The point is, it’s not socially correct right now to spend $1,500 on a tin of the world’s most extravagant caviar. But for a special occasion, and all the attendant bragging rights, just about anybody can squeeze out $15 for a pound of the world’s most extravagant salt.
The Wolf at the Door
The other good news (or bad news, depending on your perspective) is this new national obsession with accountability. It seems nobody’s immune, even storybook characters, and it has found its way to our sacred shores. First there was Wicked, the Untold Story of the Witches of Oz (Barbara B. Mann Performing Arts Hall, Fort Myers), in which we found out that the Good Witch had some serious character flaws and the Wicked Witch—despite the unfortunate greenness of her face—wasn’t an evil person after all. Now comes Naples Players’ courtroom drama, The True Story of the Three Little Pigs. This time the wolf gets to tell his side of the story. What actually happened that day? Was the wolf really that big or that bad? Did he huff? Did he, in fact, puff? We get to judge for ourselves in the not-for-kids-only production in the Tobye Studio at Sugden Community Theatre May 22 through June 20.
It’s a Jungle Out There
As my heroine, alice (of Wonderland), observed, things just get curiouser and curiouser. If you don’t believe it, show up at The Dock at Crayton Cove (Naples City Dock) on Saturday, May 9 for the Great Dock Canoe Race. All normalcy will be suspended and many self-respecting canoes, not to mention some of Naples’ most dignified movers and shakers, will endure extreme indignities in a most unusual day-long series of races.

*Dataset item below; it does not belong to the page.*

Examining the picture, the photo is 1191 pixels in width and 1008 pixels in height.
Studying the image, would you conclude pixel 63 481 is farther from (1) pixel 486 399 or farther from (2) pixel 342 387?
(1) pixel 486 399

This iconic event, now in its 33rd year, dates back to prehistoric times. That is, before Interstate 75 found its way to Naples; before our wine festivals and five-star hotels, when anything that might have existed east of Airport-Pulling Road was “out in the country.” Beyond the event’s basic requirement—that one must begin with a normal recreational canoe and traditional paddles—pretty much anything goes. Some canoes whistle and belch colorful smoke; others are disguised as castles and trains and Viking ships. Nobody would blink at a canoe disguised as a pizza, operated by a pepperoni and a mushroom, inspired by last year’s tasty-looking banana split.

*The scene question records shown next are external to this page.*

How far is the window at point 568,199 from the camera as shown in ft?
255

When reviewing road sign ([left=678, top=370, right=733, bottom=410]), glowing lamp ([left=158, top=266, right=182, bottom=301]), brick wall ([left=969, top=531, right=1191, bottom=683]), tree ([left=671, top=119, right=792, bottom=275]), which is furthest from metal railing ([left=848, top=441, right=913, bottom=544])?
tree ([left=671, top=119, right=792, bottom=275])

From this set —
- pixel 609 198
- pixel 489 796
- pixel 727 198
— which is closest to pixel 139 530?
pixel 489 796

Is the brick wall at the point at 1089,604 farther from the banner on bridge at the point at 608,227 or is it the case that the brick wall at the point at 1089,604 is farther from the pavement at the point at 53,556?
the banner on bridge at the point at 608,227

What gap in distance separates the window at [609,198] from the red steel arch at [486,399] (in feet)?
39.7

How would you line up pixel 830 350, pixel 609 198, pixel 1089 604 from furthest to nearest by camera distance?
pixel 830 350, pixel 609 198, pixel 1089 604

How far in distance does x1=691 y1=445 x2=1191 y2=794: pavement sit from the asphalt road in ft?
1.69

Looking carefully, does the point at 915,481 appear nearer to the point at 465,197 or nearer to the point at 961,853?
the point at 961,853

With this year’s theme, “It’s a Jungle Out There,” who would be surprised to see a sinking canoe full of hedge fund managers? On a more optimistic note, it’s sure to bring out some three-toed sloths and more than a few Tarzans. Maybe Humphrey Bogart and Katharine Hepburn will show up in the African Queen. And Dr. Livingstone, I presume.
We’re a hardy lot, here on the Gulfshore. When we’re feeling the pinch these days, we can take it with a few grains of gourmet salt. We can return to our childhood innocence with a new view of our favorite storybook characters. We can get silly and paddle our Land Rovers on Naples Bay.
Thanks to creative marketers, a positive outlook and a great sense of humor, we’re going to get through this just fine. The best news is the sunshine, the beach, the Gulf and the bays are free. Let’s celebrate the simple pleasures, and savor every moment.